TASK INPUTS START
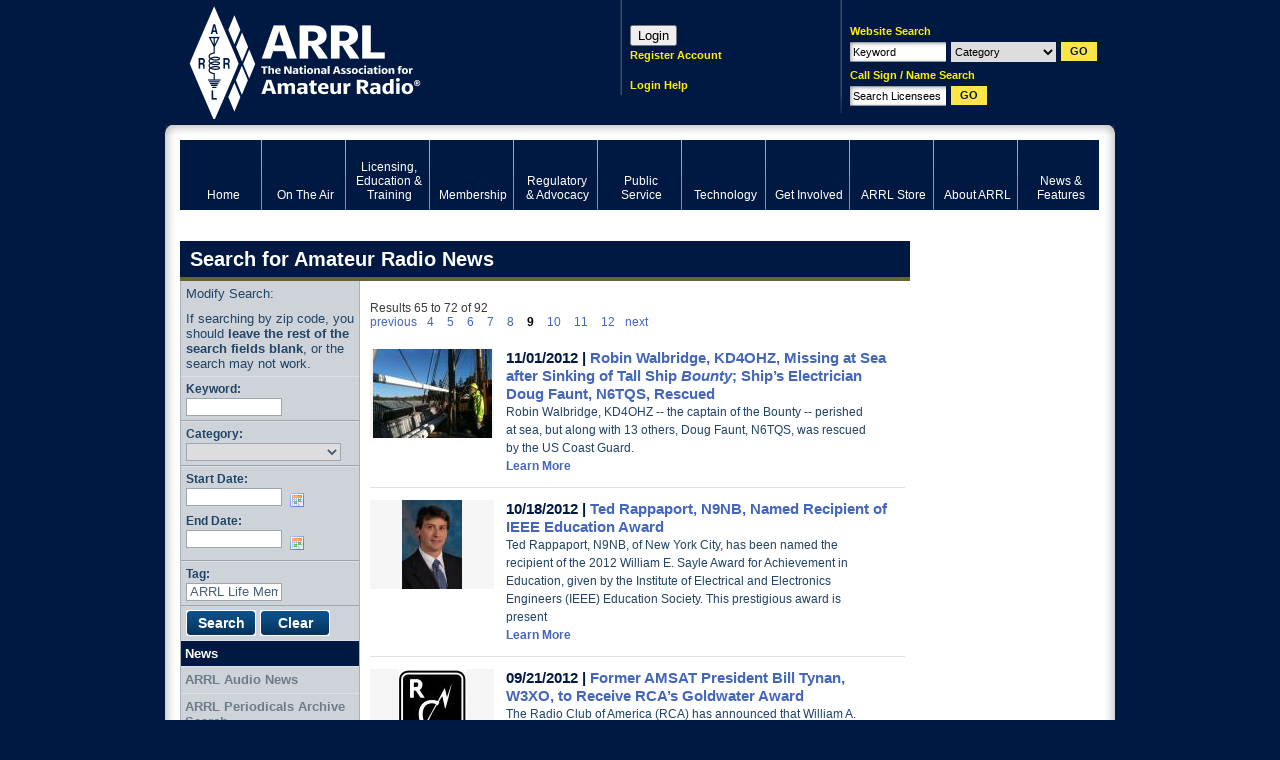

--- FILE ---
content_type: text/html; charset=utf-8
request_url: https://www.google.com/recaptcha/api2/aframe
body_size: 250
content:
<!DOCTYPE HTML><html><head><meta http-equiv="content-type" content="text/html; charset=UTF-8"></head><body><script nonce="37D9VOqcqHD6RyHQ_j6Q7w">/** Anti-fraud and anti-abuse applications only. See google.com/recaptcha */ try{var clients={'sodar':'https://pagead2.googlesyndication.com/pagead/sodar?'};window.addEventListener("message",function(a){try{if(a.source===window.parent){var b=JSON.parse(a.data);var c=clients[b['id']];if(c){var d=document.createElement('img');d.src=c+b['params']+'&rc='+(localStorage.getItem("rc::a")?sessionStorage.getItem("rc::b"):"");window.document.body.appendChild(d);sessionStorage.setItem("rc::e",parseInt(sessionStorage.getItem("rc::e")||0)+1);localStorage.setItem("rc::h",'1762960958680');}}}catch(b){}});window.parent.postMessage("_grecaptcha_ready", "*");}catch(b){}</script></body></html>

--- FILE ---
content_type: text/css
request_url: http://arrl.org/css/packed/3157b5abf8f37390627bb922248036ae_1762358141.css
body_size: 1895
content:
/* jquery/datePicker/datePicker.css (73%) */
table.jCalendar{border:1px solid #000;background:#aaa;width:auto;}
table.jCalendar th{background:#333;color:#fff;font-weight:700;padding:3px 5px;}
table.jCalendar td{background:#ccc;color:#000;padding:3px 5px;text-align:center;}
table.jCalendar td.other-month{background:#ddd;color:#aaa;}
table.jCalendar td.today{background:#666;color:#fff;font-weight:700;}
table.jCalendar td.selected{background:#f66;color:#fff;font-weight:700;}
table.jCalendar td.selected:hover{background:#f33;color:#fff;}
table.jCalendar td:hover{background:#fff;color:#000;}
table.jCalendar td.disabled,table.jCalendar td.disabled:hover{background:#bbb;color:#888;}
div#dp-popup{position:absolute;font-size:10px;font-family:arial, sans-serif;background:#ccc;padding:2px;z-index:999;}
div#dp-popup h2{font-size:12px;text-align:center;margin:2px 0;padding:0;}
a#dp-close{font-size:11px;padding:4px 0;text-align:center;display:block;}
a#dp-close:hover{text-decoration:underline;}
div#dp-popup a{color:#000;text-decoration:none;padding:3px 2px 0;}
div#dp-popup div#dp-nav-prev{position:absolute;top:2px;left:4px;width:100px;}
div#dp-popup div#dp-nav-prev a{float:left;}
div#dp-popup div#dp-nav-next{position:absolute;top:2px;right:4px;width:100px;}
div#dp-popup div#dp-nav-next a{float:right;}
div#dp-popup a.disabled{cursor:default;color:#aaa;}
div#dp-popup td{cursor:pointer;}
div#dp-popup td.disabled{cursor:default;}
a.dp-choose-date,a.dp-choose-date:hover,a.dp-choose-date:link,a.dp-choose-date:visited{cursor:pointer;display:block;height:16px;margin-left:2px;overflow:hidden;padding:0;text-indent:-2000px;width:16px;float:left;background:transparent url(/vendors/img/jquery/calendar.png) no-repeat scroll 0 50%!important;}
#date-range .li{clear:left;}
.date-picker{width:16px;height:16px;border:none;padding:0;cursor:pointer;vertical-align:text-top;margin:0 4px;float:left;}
TASK INPUTS END
Wherever the word "jCalendar" turns up in the records, copy out the line it is on.

table.jCalendar{border:1px solid #000;background:#aaa;width:auto;}
table.jCalendar th{background:#333;color:#fff;font-weight:700;padding:3px 5px;}
table.jCalendar td{background:#ccc;color:#000;padding:3px 5px;text-align:center;}
table.jCalendar td.other-month{background:#ddd;color:#aaa;}
table.jCalendar td.today{background:#666;color:#fff;font-weight:700;}
table.jCalendar td.selected{background:#f66;color:#fff;font-weight:700;}
table.jCalendar td.selected:hover{background:#f33;color:#fff;}
table.jCalendar td:hover{background:#fff;color:#000;}
table.jCalendar td.disabled,table.jCalendar td.disabled:hover{background:#bbb;color:#888;}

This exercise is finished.